Do mesmo modo, chuchar nos dedos ou pressionar diretamente os dentes incisivos superiores contra os lábios altera a posição correta dos dentes. Por vezes, a falta de sensibilidade do dentista perante a manutenção dos dentes, leva a extrações precoces dos mesmos e consequentemente à movimentação dos restantes dentes.
(SS): A partir de que idade, as crianças devem começar a ter cuidado com a saúde oral?
(JS): O mais cedo possível. Entenda-se que os cuidados com a saúde oral começam nos bons hábitos. Até aos três anos, as pastas existentes no mercado têm, em geral, demasido fluor, mas a escovagem e o hábito de higiene oral devem ser implementados assim que a criança tente brincar e copiar os adultos, usando uma escova de dentes suave.
(SS): Como conquistar as crianças a ganharem hábitos de higiene orais?
(JS): Lavar os dentes pode ser divertido! As crianças, geralmente a partir dos 3 anos, tendem a imitar os mais crescidos, aprendendo com isso. Desta forma, pode-se criar um ritual divertido onde pais, irmãos e amigos participam juntos no momento da escovagem de dentes, com dentífrico de sabor agradável e aspeto colorido.
A informação também é essencial: livros animados, imagens expressivas e até programas onde esteja bem patente o que são as infeções orais, como estas acontecem e quais as suas consequências, constituem um suporte fundamental à compreensão da importância dos cuidados que a própria criança deve ter.
As idas ao dentista devem ser feitas assim que a criança tenha capacidades cognitivas para empatizar com o profissional de saúde oral e aprender com o mesmo. Assim, visitar o dentista torna-se agradável, didático e não tem de estar associado à dor.
(SS): Que tipo de alimentação devem ter as crianças para que não ganhem cáries dentárias?
(JS): Mais uma vez voltamos aos bons hábitos: Dieta diversificada, com poucos alimentos açucarados, onde predomine a fruta, legumes, carnes, peixes e laticínios. A etiologia da cárie está diretamente relacionada com a dieta rica em açucares, presentes nas bebidas açucaradas, energéticas, gomas e até bolachinhas ou snacks.
(SS): Como os pais devem gerir a ‘gulodice’ dos filhos?
(JS): Gerir a "gulodice" pode ser muito difícil na nossa sociedade. Mais uma vez, os hábitos e a informação "divertida" surgem como suporte para a vida fora de casa da criança. Se, desde pequena, a criança for habituada a praticar bons hábitos alimentares, não tem tanta predisposição à gula "cariogenica".
Por vezes, a vontade de comer alimentos cariogenicos, como por exemplo gomas ou bolachinhas de chocolate sobrepõem-se à preocupação na saúde oral. Nesse caso, a escovagem suave e o bochecho com fluor adequado à idade devem ser feitos o mais breve possível.

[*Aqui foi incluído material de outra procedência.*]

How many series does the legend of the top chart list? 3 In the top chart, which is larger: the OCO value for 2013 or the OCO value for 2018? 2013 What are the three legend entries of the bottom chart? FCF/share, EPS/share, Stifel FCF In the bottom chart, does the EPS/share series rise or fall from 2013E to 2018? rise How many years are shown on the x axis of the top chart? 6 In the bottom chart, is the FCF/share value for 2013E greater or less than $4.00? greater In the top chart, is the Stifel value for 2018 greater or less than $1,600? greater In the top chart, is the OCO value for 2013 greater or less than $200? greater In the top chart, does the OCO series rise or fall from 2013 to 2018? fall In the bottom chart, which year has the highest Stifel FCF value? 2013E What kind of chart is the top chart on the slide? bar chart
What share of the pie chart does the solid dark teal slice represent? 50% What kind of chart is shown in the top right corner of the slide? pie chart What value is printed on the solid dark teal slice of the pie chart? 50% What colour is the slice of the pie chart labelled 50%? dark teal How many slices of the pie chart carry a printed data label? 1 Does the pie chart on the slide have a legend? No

(SS): De acordo com a SPEMD, cerca de 99 por cento das crianças portuguesas têm problemas dentários, na sua maioria cáries ou falta de dentes, e apenas metade (50 por cento) vão ao dentista. A que se deve esta situação em Portugal?
(JS): Existe uma lacuna em Portugal relativamente à saúde oral, isso é indiscutível. O governo exclui a medicina dentária da saúde em geral, tornando-a uma prática interventiva de último caso, associada á infeção e dor. A prática da medicina dentária é quase exclusivamente pertencente ao setor privado, o que deixa muitas famílias mais carenciadas excluídas do direito de ir ao dentista.
(SS): Que medidas deveria adotar o sistema de saúde português para contrariar os dados acima indicados?
(JS): Criar organismos públicos direcionados para a prática clínica da medicina dentária: incluir médicos dentistas nos centros de saúde, comparticipar com cheques dentistas adaptados à necessidade de tratamento dentário de cada criança, distribuir informação e formação pelas escolas, são alguns dos exemplos possíveis a aplicar.